*Task prompt*: Restate word for word the entries below, starting with the line with "Hiker in front" and continuing through the line with "Free Person S". Include both of those lines and no others.

*Material for the task*:
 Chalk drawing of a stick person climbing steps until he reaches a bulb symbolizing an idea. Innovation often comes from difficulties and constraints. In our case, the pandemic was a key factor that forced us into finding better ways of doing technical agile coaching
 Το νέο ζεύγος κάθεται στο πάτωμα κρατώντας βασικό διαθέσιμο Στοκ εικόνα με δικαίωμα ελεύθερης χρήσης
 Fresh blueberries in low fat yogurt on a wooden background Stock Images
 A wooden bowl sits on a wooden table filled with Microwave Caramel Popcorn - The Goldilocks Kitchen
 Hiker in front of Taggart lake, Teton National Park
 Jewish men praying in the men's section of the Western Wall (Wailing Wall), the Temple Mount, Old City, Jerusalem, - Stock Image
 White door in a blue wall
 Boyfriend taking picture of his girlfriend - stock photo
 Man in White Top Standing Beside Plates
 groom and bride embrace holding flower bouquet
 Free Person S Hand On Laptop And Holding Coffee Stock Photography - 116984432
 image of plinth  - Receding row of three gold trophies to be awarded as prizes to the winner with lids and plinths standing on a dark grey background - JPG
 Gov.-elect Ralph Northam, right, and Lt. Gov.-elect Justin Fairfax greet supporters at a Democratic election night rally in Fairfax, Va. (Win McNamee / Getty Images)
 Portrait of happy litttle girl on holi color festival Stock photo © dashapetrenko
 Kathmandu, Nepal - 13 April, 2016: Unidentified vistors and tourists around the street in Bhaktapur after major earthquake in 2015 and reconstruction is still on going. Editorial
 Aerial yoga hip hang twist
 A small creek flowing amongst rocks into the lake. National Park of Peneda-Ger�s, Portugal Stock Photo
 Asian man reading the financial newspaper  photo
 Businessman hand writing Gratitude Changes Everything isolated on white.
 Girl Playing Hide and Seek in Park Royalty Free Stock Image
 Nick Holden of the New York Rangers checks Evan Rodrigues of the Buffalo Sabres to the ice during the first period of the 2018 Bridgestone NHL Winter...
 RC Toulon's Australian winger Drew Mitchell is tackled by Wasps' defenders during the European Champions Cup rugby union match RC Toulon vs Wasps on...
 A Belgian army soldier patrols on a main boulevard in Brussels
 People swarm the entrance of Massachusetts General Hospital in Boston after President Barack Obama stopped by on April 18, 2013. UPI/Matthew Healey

*Response to this task*:
 Hiker in front of Taggart lake, Teton National Park
 Jewish men praying in the men's section of the Western Wall (Wailing Wall), the Temple Mount, Old City, Jerusalem, - Stock Image
 White door in a blue wall
 Boyfriend taking picture of his girlfriend - stock photo
 Man in White Top Standing Beside Plates
 groom and bride embrace holding flower bouquet
 Free Person S Hand On Laptop And Holding Coffee Stock Photography - 116984432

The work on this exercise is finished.